A modified WKB formulation for linear eigenmodes of a collisionless self-gravitating disc in the epicyclic approximation

TL;DR

This paper develops a modified WKB approach for analyzing linear eigenmodes in collisionless self-gravitating discs, providing a new integral equation framework that accurately captures slow precessional modes and their stability.

Contribution

It introduces a novel modified WKB formulation for collisionless discs, deriving integral equations for eigenmodes, and applies this to specific disc profiles, improving understanding of their stability properties.

Findings

All slow modes are stable in the studied models.

Eigenvalues and eigenfunctions for $m=1$ and $m=2$ modes are determined.

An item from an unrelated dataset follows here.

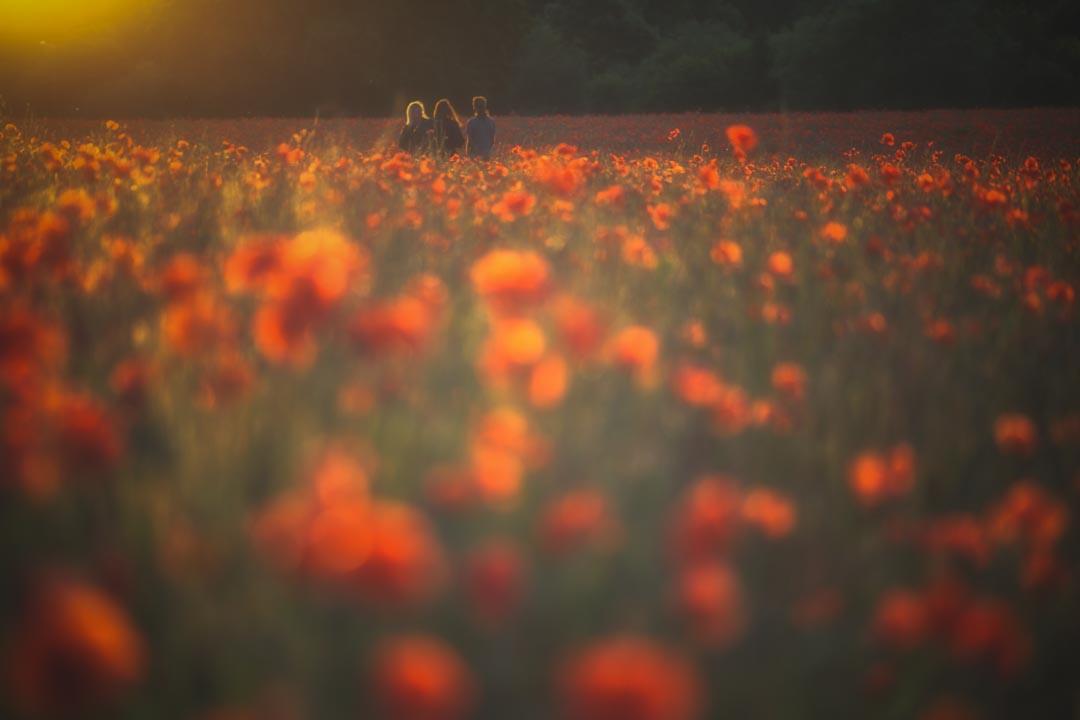 Churchill Poppies No 13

Results agree well with previous studies by Jalali--Tremaine.

Abstract

The short--wave asymptotics (WKB) of spiral density waves in self-gravitating stellar discs is well suited for the study of the dynamics of tightly--wound wavepackets. But the textbook WKB theory is not well adapted to the study of the linear eigenmodes in a collisionless self-gravitating disc because of the transcendental nature of the dispersion relation. We present a modified WKB of spiral density waves, for collisionless discs in the epicyclic limit, in which the perturbed gravitational potential is related to the perturbed surface density by the Poisson integral in Kalnaj's logarithmic spiral form. An integral equation is obtained for the surface density perturbation, which is seen to also reduce to the standard WKB dispersion relation. We specialize to a low mass (or Keplerian) self-gravitating disc around a massive black hole, and derive an integral equation governing the eigenspectra and eigenfunctions of slow precessional modes. For a prograde disc, the integral kernel turns out be real and symmetric, implying that all slow modes are stable. We apply the slow mode integral equation to two unperturbed disc profiles, the Jalali--Tremaine annular discs, and the Kuzmin disc. We determine eigenvalues and eigenfunctions for both $m = 1$ and $m = 2$ slow modes for these profiles and discuss their properties. Our results compare well with those of Jalali--Tremaine.